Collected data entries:
....

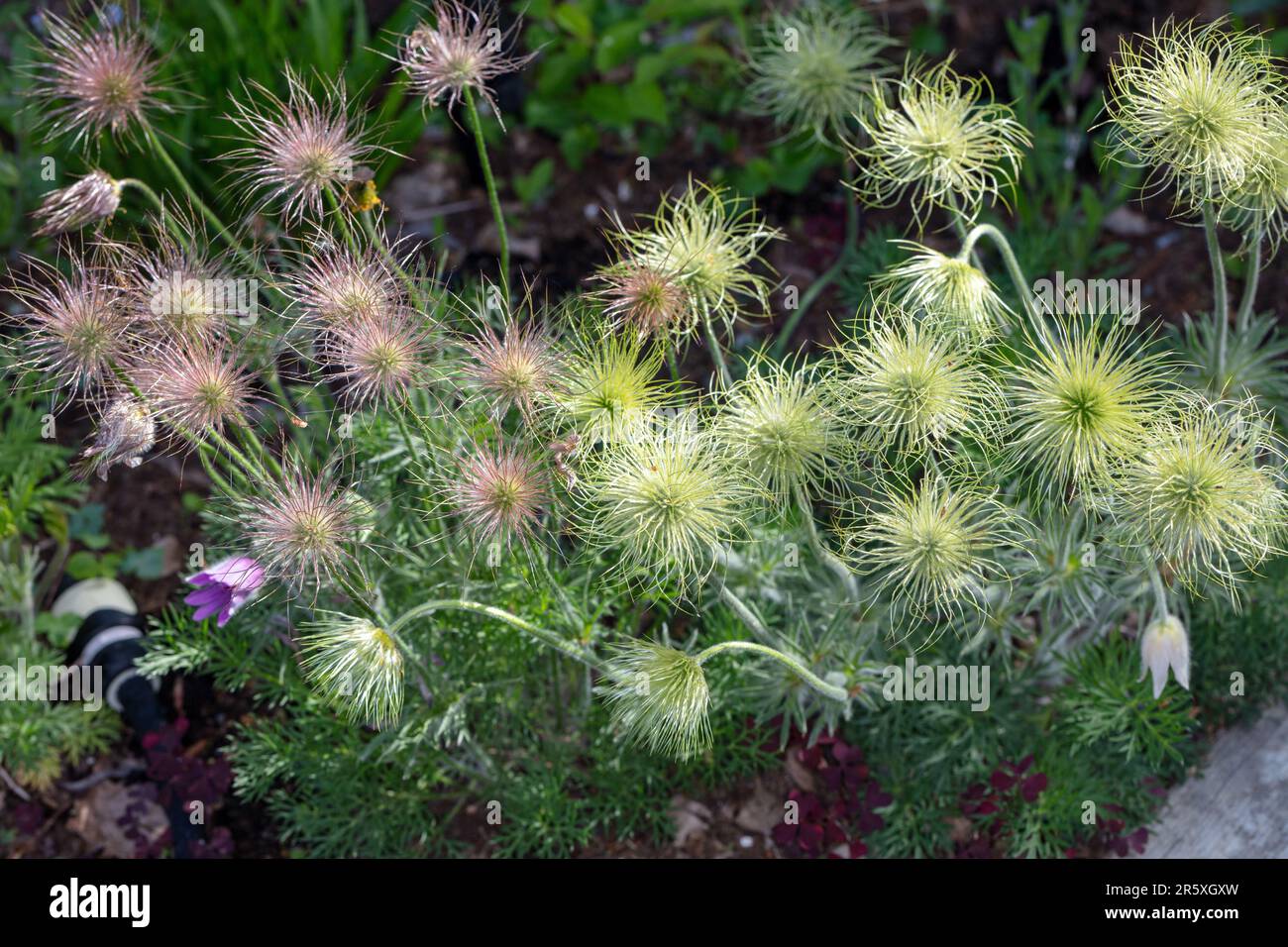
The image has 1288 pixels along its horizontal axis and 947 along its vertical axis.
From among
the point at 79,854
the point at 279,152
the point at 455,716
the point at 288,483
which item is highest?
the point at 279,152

....

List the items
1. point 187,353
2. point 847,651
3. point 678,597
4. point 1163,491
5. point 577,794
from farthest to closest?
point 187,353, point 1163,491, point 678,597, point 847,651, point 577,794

....

AIM OF THE EXERCISE: Echo every line from the one containing "List the items" down to the one containing "point 187,353, point", both included, without changing any character.

COMPLETED TASK:
List the items
1. point 187,353
2. point 847,651
3. point 678,597
4. point 1163,491
5. point 577,794
from farthest to closest?
point 187,353, point 1163,491, point 678,597, point 847,651, point 577,794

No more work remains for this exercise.